__Activities__
1 - Echo the Todd Pletcher article word for word, beginning at the words "Simply taking a" and stopping after "and Arkansas Derbies.".
2 - Proceed with the article on Todd Pletcher's Kentucky Derby starters, picking up after its last sentence.

#### Excerpt provided ####

Thursday, 02 May 2019 12:09

Trainer Todd Pletcher in Strange Position: Underdog

By Brendan O'Meara | Winner's Circle
Todd Pletcher. Todd Pletcher. Photo provided.

It’s a blockbuster week what with the release of Avengers: Endgame and the Kentucky Derby. If the splash page of a comic book, as The Ringer’s Sean Fennessey wrote, features the most dramatic, sweeping images, “where the staple meets the binding, where a series of organized panels are replaced by an expansive landscape. It is the wide-angle shot. This is where artists can gather all the momentum built across an issue, a run, or a character’s arc, and deliver a visual wallop.”

And is there a greater “visual wallop” than 20 horses breaking from the gate on the first Saturday in May? 

With this particular renewal of the Kentucky Derby, it’s interesting to note that Todd Pletcher, he of 52 career Derby starters (now 54), he of two Derby wins (Super Saver, Always Dreaming), he of routinely saddling, three, four, five Derby starters, has only two in this year’s field, and not very good ones at that. Sorry to throw shade at Cutting Humor and Spinoff, both 30-1 on the morning line.

In the Kentucky Derby Cinematic Universe, you could say that Pletcher started it all, much like Robert Downey Jr.’s Iron Man did back in 2008. Around the same time, 2007, it was Pletcher who saddled five horses, a rare an incalculable feat of horsemanship and tenacity, that he could be spread so far and wide and yet have so much power aimed directly at Louisville (his best finish that year was sixth with Circular Quay). 

It was what we came to expect from the Pletcher Industrial Complex. Since 2007, that first time he saddled 25 percent of the entire field, he brought 39 horses to Churchill Downs for an average of 3.25 starters each year. He brought five twice and four three times. 

The victory, in my opinion, is merely getting the horse to the Derby because largely the winner is horse benefiting (or not benefitting) from the post-position lottery. A trainer’s program to get a horse to the Derby starts several years before, so it’s a testament to good scouting, good genes and “hacking” into that coveted 20-horse gate.

So this year, would it be any different? Shouldn’t Pletcher roll in with yet another crop of precocious three-year-olds? This year, not so much.

Simply taking a look at the most recent prep races, Pletcher hasn’t had the horses. He saddled two in the Wood Memorial, one in the Louisiana Derby, one in the Florida Derby, one in the Blue Grass, one in the Tampa Bay Derby, one in the Sunland Park Derby, and zero in the Santa Anita and Arkansas Derbies. 

This isn’t the Avengers-style cohort we’re used to seeing when Pletcher arrives at Louisville for Derby Week. His two colts, Spinoff and Cutting Humor are Nos. 15 and 19 on the Derby leaderboard and stand no real shot at winning the race. Cutting Humor, to his credit, won his last race—the Sunland Park Derby—and even then it was only a Grade III. Spinoff finished second in the Louisiana Derby and appeared to slow down once he was collared by By My Standards.

#### Provided records ####

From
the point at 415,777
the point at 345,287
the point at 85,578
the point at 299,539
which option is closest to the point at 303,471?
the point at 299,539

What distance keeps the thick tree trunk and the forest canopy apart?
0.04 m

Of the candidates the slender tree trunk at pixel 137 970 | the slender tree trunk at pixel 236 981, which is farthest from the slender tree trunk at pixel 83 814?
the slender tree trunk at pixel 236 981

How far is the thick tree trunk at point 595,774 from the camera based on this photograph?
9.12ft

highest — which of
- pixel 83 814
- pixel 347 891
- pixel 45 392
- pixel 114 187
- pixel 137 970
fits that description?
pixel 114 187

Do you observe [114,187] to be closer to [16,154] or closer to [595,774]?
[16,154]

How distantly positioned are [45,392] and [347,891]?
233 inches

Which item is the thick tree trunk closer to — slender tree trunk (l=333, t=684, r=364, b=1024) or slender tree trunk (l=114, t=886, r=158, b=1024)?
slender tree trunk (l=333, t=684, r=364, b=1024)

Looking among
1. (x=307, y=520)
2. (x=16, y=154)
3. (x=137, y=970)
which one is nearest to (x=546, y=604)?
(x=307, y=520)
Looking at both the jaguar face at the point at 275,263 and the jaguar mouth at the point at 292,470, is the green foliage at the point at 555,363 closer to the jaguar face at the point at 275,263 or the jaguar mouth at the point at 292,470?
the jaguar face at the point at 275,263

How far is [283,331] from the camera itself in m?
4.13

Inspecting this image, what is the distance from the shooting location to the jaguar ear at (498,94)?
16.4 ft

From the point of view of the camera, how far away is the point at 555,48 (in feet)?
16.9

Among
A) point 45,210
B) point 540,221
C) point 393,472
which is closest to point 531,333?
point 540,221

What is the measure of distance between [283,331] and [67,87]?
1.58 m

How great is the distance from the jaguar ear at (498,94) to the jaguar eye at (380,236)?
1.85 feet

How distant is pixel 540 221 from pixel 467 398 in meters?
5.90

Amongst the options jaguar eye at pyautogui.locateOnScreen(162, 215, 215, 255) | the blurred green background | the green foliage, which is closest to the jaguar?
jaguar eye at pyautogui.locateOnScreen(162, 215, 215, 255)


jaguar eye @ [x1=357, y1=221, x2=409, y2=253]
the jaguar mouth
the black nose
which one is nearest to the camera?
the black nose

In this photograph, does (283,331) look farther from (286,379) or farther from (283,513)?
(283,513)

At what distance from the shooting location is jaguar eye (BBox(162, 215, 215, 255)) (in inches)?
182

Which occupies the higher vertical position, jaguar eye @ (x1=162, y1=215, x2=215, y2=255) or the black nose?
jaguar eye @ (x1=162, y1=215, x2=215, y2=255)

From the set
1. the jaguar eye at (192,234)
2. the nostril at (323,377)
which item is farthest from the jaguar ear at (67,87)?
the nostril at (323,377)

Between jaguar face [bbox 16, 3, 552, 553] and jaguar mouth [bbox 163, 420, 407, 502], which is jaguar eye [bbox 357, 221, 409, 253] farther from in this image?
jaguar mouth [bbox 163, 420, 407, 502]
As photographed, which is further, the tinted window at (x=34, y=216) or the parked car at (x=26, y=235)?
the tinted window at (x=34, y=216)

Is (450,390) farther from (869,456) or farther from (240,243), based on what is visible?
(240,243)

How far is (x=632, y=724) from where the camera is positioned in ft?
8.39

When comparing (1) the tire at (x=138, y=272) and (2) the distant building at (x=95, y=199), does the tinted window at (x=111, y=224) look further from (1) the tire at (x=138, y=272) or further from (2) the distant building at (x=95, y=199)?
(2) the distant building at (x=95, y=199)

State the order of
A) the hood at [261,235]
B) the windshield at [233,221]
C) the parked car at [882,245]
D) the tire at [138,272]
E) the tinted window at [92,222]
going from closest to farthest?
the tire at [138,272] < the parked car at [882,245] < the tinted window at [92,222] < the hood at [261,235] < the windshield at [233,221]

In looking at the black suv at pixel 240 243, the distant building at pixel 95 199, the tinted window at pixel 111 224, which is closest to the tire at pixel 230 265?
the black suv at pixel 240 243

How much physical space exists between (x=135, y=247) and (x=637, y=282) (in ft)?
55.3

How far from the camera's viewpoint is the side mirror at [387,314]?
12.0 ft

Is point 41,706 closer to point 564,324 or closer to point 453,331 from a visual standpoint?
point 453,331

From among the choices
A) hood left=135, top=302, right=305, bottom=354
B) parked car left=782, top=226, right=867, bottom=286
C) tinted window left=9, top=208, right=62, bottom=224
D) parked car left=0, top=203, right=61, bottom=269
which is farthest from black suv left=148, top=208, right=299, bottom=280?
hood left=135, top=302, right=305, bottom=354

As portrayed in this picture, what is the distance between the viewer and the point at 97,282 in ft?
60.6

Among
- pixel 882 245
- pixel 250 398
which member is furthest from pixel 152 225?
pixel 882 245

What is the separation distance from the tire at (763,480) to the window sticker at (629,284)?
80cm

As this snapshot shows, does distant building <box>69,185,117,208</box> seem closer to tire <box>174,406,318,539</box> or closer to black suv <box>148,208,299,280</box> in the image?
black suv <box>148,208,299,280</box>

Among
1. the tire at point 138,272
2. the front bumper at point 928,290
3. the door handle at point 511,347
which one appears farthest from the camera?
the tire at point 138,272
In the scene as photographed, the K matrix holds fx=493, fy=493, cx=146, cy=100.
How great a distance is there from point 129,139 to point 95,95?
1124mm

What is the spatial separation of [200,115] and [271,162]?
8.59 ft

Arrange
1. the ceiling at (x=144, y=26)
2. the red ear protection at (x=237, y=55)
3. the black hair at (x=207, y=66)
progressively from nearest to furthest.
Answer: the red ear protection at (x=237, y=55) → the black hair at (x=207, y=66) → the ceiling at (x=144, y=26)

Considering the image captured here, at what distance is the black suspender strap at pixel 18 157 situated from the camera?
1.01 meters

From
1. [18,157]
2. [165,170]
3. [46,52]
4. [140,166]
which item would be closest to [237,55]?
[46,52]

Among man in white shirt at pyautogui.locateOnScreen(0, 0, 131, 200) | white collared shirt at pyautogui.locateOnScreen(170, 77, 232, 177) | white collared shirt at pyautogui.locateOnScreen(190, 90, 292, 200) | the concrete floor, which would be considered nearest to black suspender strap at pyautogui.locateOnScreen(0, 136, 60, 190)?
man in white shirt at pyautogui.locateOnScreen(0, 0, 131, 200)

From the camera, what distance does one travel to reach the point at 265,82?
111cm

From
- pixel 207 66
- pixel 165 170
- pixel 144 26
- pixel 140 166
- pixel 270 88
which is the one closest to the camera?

####

__Answers given__
1 -
Simply taking a look at the most recent prep races, Pletcher hasn’t had the horses. He saddled two in the Wood Memorial, one in the Louisiana Derby, one in the Florida Derby, one in the Blue Grass, one in the Tampa Bay Derby, one in the Sunland Park Derby, and zero in the Santa Anita and Arkansas Derbies.

2 -
For a dozen years we’ve grown so accustomed to seeing Pletcher’s march through the spring and taking the Derby by storm. Sure, he’s only won two from 52 starters, but, like I said a moment ago, getting the horse to this starting gate in particular is a big, big win. Ask any owner and they’d be tickled to have a horse in the Derby.

Pletcher, for his part, recognizes this for what it is: a slump.

He told The Paulick Report’s Tom Pedulla, “Part of the reason we didn't do as well in the summer months of 2018 was we didn't do as good a job in the recruiting process, yearling sales and 2-year-old market. So those are areas we are looking to improve. Like any trainer, any coach, you are a lot of times as good as your athlete.”

Is he any less of a horseman because he only got two mediocre colts to the Derby? Hell, no. Some years you have the athletes and some years you don’t. If the New England Patriots fail to make the playoffs in 2019, is Bill Belichick suddenly washed up?

For Pletcher, it all goes back to the yearlings of two years ago and the two-year-olds of last year. Like he said, his recruiting process suffered. What that means exactly is a bit nebulous. Did he and his team suddenly fail to see what a talented horse looks like, or did the horse, by no fault of his own, sell them a false bill of goods? Did they look the part, run great in the mornings and then not care for the races?  Could be, but with so many years of prolonged excellence, and the resurgence of Bob Baffert and the rise of Chad Brown, Pletcher might have to make due with less than he has the past decade.

Pletcher has the mindset of a coach and maybe this slump is just what he needs to propel him into this next phase of his career. 

Pletcher and underdog don’t usually go together, but at this point, that’s what he and his two horses are for this Saturday, the endgame of a long prep season.